- **REQUEST**:
Beginning at the line with "Looking at (x=339, y=225), does", output each line to the end of the listing below exactly, please.
━━━
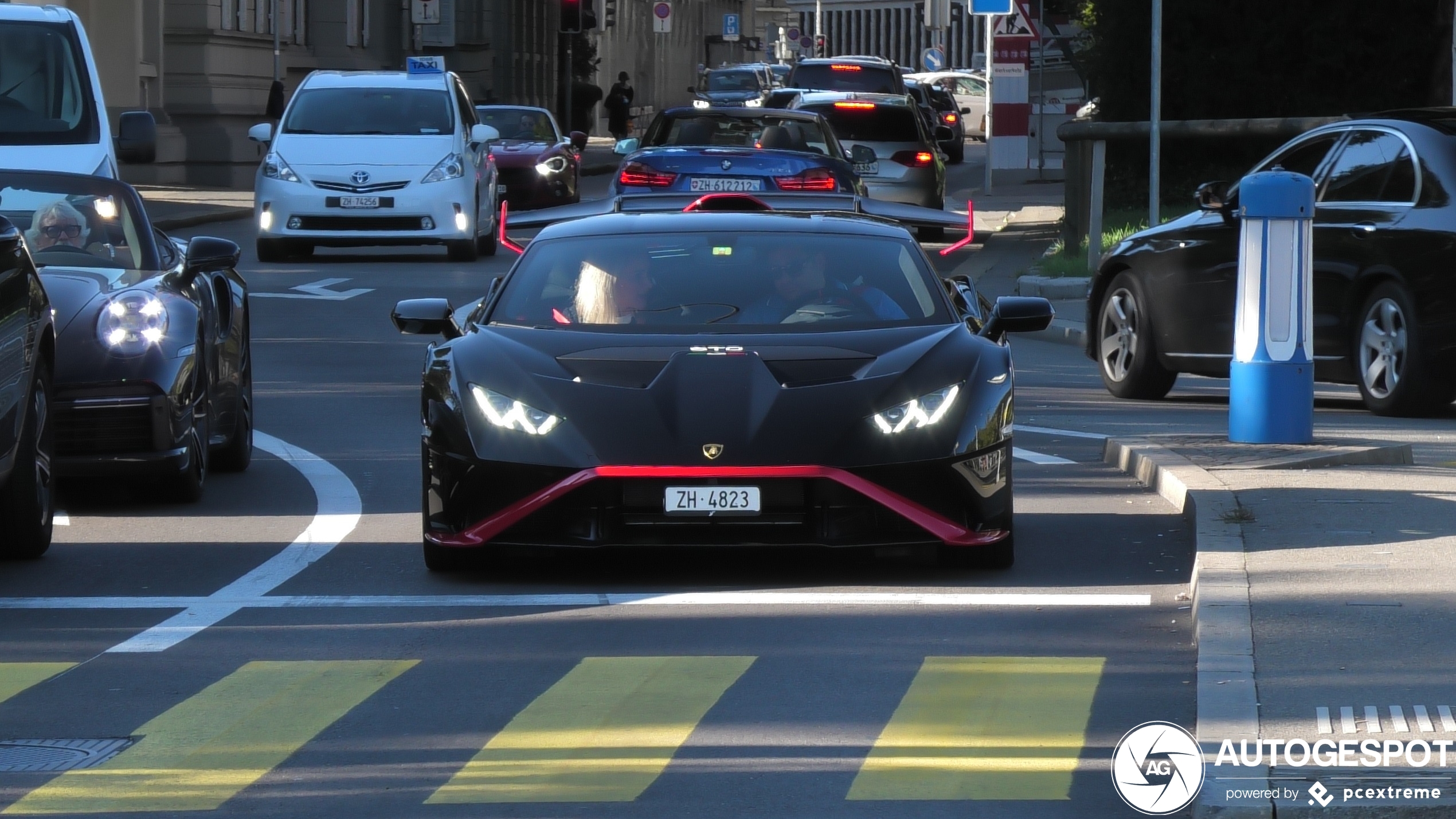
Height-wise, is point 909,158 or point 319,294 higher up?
point 909,158

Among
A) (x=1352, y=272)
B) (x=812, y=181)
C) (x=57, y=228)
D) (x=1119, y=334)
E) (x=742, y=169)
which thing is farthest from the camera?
(x=812, y=181)

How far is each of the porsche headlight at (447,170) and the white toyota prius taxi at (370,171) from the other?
1 cm

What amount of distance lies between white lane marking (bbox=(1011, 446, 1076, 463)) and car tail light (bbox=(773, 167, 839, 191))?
23.2 feet

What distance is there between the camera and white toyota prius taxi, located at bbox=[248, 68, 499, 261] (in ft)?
81.4

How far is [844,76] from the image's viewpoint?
44.4 m

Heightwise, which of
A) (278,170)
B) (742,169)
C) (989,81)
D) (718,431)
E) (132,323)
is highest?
(989,81)

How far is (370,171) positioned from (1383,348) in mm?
13435

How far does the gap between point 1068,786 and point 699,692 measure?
135 centimetres

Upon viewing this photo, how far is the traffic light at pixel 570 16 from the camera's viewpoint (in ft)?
143

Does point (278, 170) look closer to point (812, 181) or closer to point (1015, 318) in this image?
point (812, 181)

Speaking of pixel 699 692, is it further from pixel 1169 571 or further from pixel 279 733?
pixel 1169 571

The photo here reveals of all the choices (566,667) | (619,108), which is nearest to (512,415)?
(566,667)

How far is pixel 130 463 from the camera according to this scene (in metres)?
10.1

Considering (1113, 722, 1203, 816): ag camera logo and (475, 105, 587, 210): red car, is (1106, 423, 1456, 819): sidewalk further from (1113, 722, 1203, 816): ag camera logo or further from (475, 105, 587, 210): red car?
(475, 105, 587, 210): red car
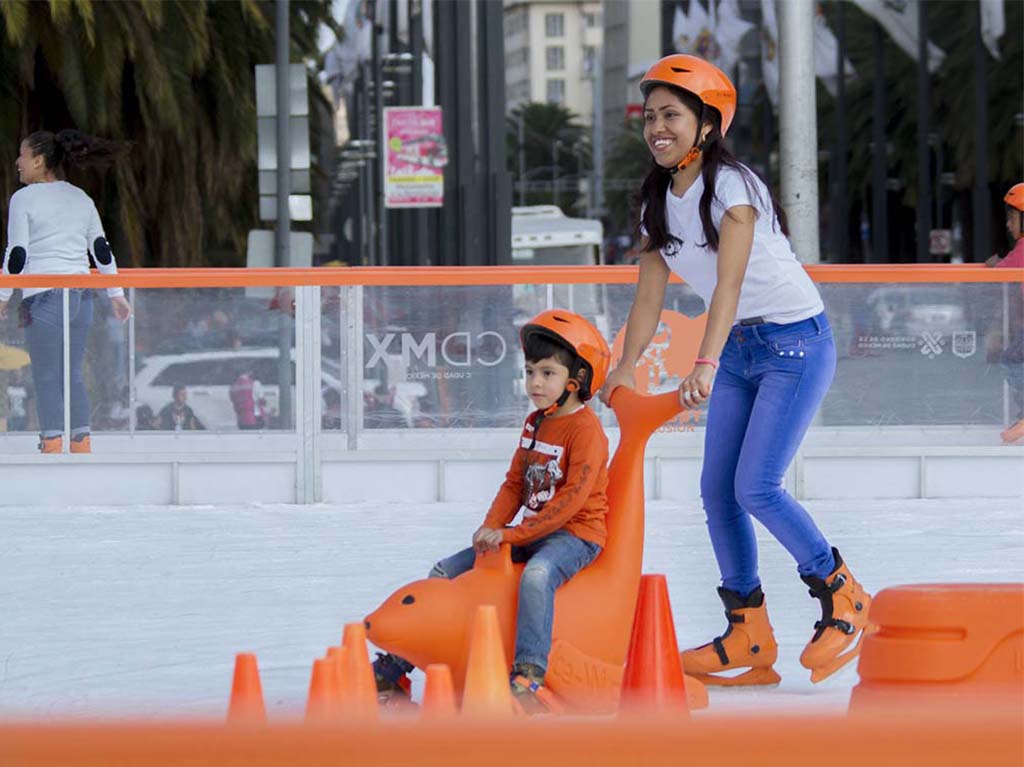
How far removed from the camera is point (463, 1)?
20.0 metres

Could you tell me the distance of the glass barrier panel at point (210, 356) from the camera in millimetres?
9438

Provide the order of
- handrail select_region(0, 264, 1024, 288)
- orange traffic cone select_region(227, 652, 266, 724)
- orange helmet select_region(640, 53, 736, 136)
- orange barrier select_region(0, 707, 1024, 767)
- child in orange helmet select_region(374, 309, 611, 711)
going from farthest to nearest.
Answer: handrail select_region(0, 264, 1024, 288), orange helmet select_region(640, 53, 736, 136), child in orange helmet select_region(374, 309, 611, 711), orange traffic cone select_region(227, 652, 266, 724), orange barrier select_region(0, 707, 1024, 767)

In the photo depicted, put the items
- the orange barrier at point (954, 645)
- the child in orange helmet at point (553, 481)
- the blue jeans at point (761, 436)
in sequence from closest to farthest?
the orange barrier at point (954, 645)
the child in orange helmet at point (553, 481)
the blue jeans at point (761, 436)

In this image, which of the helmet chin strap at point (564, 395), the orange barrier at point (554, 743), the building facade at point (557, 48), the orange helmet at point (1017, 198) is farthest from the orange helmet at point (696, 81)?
the building facade at point (557, 48)

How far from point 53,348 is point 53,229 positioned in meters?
0.73

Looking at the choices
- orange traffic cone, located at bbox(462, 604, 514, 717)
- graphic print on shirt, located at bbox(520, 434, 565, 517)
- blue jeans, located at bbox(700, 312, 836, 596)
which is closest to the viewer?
orange traffic cone, located at bbox(462, 604, 514, 717)

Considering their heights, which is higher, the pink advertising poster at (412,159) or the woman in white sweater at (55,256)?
the pink advertising poster at (412,159)

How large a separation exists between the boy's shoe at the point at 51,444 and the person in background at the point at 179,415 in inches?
19.4

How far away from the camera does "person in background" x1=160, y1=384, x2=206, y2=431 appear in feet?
31.1

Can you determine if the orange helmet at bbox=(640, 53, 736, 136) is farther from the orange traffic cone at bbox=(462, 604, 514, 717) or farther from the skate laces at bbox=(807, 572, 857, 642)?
the orange traffic cone at bbox=(462, 604, 514, 717)

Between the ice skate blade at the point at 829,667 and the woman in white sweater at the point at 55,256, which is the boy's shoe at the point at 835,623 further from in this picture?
the woman in white sweater at the point at 55,256

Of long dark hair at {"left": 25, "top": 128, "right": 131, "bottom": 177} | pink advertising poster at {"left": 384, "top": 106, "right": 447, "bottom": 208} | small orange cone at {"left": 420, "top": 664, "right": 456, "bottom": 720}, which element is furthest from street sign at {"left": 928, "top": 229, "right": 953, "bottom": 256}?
small orange cone at {"left": 420, "top": 664, "right": 456, "bottom": 720}

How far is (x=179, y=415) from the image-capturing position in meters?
9.52

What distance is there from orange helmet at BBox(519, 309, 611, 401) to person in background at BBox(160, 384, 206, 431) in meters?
5.35
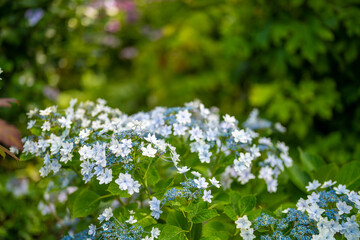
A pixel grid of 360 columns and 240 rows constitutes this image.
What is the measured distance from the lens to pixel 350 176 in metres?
1.46

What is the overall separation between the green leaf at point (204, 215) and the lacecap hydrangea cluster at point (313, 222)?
101 millimetres

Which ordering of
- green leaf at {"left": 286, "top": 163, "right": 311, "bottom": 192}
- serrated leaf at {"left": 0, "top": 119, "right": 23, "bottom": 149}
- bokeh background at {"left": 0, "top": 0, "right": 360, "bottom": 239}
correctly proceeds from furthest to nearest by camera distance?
bokeh background at {"left": 0, "top": 0, "right": 360, "bottom": 239}, green leaf at {"left": 286, "top": 163, "right": 311, "bottom": 192}, serrated leaf at {"left": 0, "top": 119, "right": 23, "bottom": 149}

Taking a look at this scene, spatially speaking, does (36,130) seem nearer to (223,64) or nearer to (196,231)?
(196,231)

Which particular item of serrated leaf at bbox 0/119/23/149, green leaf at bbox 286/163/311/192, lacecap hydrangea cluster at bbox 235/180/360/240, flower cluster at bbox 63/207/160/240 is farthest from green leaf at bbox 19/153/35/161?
green leaf at bbox 286/163/311/192

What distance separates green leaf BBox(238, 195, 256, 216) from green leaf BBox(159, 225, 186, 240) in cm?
26

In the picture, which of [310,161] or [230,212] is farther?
[310,161]

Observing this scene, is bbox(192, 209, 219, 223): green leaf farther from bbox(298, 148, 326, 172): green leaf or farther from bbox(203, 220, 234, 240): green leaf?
bbox(298, 148, 326, 172): green leaf

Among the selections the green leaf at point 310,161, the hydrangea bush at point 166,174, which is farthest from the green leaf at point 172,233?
the green leaf at point 310,161

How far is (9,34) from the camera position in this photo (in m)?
2.24

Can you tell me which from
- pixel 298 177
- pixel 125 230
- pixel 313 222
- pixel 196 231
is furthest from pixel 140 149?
pixel 298 177

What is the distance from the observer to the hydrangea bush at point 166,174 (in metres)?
1.15

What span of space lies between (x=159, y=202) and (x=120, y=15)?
4.09 metres

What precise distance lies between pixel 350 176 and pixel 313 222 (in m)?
0.40

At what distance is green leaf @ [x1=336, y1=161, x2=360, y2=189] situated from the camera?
144 centimetres
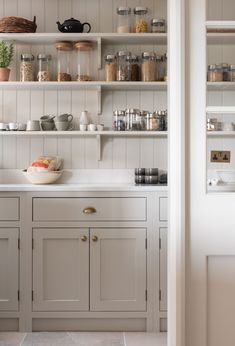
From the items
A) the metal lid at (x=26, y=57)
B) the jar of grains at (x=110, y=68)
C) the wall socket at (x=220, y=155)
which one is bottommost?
the wall socket at (x=220, y=155)

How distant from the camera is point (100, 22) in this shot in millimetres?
3861

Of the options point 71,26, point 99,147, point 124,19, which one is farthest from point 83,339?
point 124,19

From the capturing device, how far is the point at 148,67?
12.0 feet

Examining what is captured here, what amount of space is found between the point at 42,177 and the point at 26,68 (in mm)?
825

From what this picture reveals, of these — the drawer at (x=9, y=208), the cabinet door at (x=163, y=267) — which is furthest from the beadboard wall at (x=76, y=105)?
the cabinet door at (x=163, y=267)

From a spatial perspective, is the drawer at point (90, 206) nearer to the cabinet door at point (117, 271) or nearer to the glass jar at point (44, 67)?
the cabinet door at point (117, 271)

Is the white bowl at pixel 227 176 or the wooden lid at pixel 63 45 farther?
the wooden lid at pixel 63 45

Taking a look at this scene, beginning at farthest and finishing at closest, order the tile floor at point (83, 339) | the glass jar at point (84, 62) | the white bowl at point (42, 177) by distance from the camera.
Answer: the glass jar at point (84, 62), the white bowl at point (42, 177), the tile floor at point (83, 339)

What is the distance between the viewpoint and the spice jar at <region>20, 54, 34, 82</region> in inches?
146

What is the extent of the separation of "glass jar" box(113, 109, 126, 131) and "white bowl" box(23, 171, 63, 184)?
0.55 metres

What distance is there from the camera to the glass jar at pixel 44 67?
372cm

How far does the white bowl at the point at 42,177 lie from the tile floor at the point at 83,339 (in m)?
1.03

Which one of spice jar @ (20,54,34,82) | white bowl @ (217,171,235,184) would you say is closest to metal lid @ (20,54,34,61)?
spice jar @ (20,54,34,82)

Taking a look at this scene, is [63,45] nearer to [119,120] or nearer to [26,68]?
[26,68]
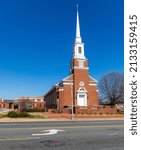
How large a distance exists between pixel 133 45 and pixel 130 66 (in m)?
0.12

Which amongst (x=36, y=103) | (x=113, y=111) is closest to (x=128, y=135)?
(x=113, y=111)

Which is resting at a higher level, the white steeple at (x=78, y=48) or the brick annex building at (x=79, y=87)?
the white steeple at (x=78, y=48)

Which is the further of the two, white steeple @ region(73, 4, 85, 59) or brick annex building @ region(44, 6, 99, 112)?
white steeple @ region(73, 4, 85, 59)

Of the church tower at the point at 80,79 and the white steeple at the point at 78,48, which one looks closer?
the church tower at the point at 80,79

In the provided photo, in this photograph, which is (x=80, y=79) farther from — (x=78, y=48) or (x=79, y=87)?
(x=78, y=48)

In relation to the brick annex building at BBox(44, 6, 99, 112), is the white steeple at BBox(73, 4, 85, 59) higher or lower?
higher

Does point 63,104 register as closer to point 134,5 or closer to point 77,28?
point 77,28

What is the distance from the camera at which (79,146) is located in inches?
364

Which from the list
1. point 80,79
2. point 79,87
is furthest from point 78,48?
point 79,87

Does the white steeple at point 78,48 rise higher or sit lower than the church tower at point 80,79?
higher

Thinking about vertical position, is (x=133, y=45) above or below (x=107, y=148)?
above

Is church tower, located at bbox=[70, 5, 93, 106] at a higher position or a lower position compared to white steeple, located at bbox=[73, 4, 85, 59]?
lower

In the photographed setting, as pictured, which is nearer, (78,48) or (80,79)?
(80,79)

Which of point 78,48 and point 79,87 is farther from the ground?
point 78,48
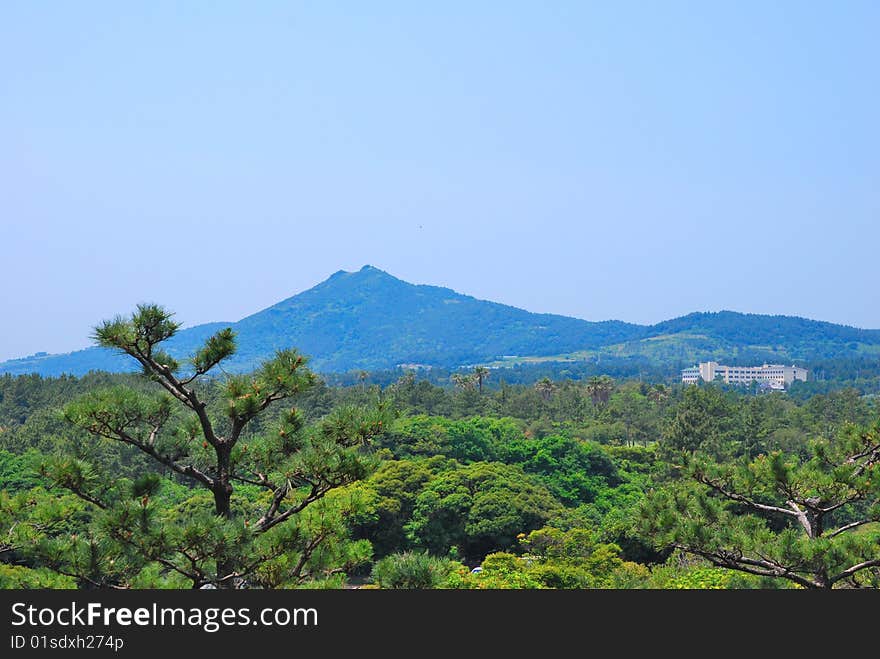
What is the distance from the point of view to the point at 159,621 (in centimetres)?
497

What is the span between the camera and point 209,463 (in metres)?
6.04

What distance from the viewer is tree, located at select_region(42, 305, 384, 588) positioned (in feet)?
17.8

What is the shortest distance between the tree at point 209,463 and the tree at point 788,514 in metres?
3.36

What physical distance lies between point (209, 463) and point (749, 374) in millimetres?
154800

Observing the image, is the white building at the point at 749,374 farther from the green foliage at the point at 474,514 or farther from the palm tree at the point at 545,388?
the green foliage at the point at 474,514

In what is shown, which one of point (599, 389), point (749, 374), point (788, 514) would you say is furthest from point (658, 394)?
point (749, 374)

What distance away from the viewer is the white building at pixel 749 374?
14300cm

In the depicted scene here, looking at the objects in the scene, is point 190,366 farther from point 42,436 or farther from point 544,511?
point 42,436

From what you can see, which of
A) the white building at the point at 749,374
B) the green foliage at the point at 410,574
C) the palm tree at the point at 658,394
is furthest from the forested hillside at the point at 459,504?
the white building at the point at 749,374

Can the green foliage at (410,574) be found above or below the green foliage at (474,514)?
Answer: above

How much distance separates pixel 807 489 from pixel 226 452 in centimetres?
507

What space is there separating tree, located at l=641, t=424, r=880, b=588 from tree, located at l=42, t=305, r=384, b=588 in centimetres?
336

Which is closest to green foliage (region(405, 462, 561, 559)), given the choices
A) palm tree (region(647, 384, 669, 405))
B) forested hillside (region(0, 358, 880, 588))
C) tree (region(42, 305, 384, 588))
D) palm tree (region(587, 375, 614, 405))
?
forested hillside (region(0, 358, 880, 588))

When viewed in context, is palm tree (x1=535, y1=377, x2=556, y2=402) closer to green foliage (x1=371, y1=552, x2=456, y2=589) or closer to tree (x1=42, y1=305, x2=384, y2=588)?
tree (x1=42, y1=305, x2=384, y2=588)
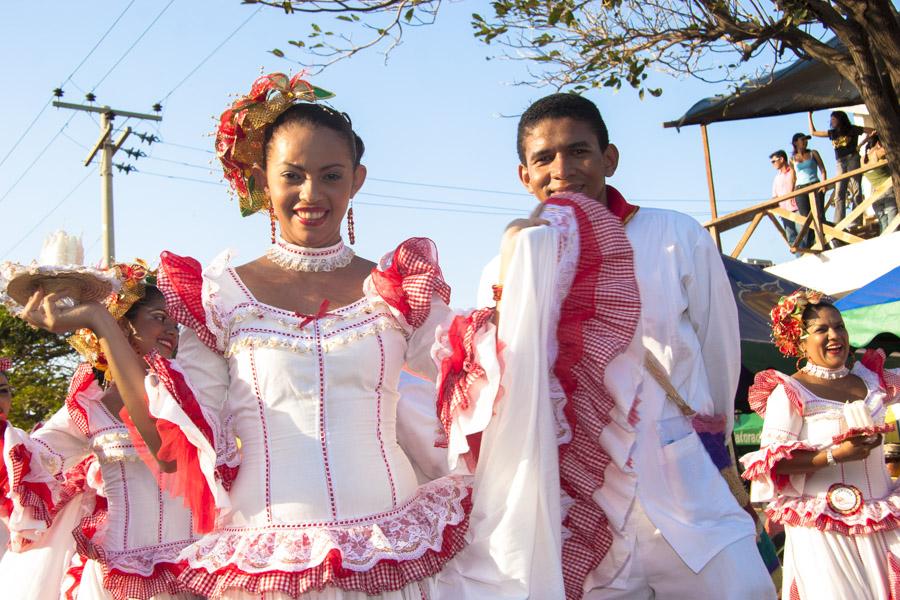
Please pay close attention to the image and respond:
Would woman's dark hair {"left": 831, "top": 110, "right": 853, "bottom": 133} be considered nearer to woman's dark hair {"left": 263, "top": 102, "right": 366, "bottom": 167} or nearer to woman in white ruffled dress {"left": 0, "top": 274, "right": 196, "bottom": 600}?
woman in white ruffled dress {"left": 0, "top": 274, "right": 196, "bottom": 600}

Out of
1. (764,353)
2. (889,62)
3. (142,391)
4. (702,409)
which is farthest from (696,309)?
(764,353)

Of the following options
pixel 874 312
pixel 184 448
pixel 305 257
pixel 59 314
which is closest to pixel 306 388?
pixel 184 448

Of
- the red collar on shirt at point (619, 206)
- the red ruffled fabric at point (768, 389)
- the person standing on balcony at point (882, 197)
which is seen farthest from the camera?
the person standing on balcony at point (882, 197)

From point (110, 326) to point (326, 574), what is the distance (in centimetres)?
87

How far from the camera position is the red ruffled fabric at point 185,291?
9.61ft

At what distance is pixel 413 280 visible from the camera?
3.01 meters

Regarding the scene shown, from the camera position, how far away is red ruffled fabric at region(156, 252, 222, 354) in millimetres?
2930

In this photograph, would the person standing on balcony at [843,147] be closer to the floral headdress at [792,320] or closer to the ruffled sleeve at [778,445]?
the floral headdress at [792,320]

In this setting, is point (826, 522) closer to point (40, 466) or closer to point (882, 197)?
point (40, 466)

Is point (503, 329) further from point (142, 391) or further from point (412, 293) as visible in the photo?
point (142, 391)

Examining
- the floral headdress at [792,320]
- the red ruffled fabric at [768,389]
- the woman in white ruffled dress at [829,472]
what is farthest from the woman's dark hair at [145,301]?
the floral headdress at [792,320]

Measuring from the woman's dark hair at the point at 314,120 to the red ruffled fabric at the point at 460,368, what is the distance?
651mm

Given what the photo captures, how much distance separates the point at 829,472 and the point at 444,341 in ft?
13.0

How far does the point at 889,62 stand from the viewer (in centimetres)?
709
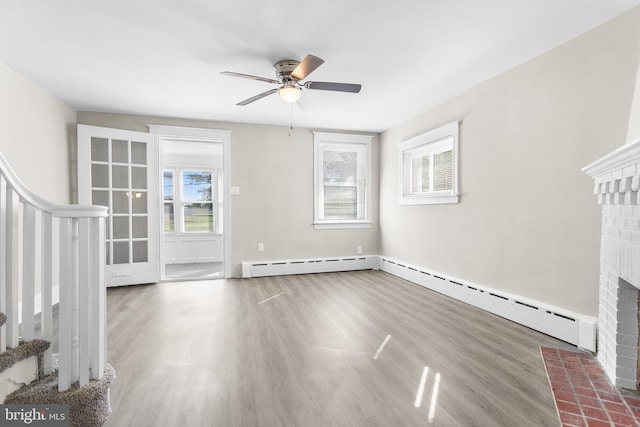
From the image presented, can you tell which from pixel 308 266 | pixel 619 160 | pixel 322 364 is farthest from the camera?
pixel 308 266

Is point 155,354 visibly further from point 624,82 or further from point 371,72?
point 624,82

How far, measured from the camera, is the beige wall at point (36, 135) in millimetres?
3082

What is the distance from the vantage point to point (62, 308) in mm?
1540

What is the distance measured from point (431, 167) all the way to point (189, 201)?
5023 mm

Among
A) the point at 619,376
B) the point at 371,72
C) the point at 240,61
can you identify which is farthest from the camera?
the point at 371,72

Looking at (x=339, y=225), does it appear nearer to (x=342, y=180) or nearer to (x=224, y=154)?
(x=342, y=180)

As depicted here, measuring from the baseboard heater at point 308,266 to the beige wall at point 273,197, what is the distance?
97mm

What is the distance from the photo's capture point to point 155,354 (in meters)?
2.39

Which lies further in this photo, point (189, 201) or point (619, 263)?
point (189, 201)

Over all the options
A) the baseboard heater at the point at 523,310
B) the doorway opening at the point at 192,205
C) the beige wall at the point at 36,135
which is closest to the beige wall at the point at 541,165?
the baseboard heater at the point at 523,310

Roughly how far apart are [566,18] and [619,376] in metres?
2.34

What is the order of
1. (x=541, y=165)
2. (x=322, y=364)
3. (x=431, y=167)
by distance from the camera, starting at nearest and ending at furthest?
(x=322, y=364) < (x=541, y=165) < (x=431, y=167)

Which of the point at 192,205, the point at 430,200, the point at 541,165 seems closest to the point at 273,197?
the point at 430,200

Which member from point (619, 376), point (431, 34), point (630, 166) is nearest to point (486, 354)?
point (619, 376)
━━━
- **RESULT OF THIS EXERCISE**:
Looking at (x=339, y=225), does it appear nearer to (x=342, y=180) or nearer to (x=224, y=154)?
(x=342, y=180)

As depicted here, measuring from the baseboard heater at point 308,266 to the beige wall at point 273,197, what is the distance?
97mm

What is the distance from the photo's capture point to point 155,354 (in meters)?
2.39

Which lies further in this photo, point (189, 201) or point (619, 263)?
point (189, 201)

Over all the options
A) the baseboard heater at the point at 523,310
B) the doorway opening at the point at 192,205
C) the beige wall at the point at 36,135
which is closest to the beige wall at the point at 541,165?
the baseboard heater at the point at 523,310

Roughly how far apart are [566,18] and [619,376] in metres?
2.34

What is the order of
1. (x=541, y=165)
2. (x=322, y=364)
3. (x=431, y=167)
by distance from the camera, starting at nearest and ending at furthest?
(x=322, y=364) < (x=541, y=165) < (x=431, y=167)

Which of the point at 192,205, the point at 430,200, the point at 541,165 seems closest to the point at 273,197?
the point at 430,200

Which member from point (619, 376), point (431, 34), point (630, 166) is nearest to point (486, 354)?
point (619, 376)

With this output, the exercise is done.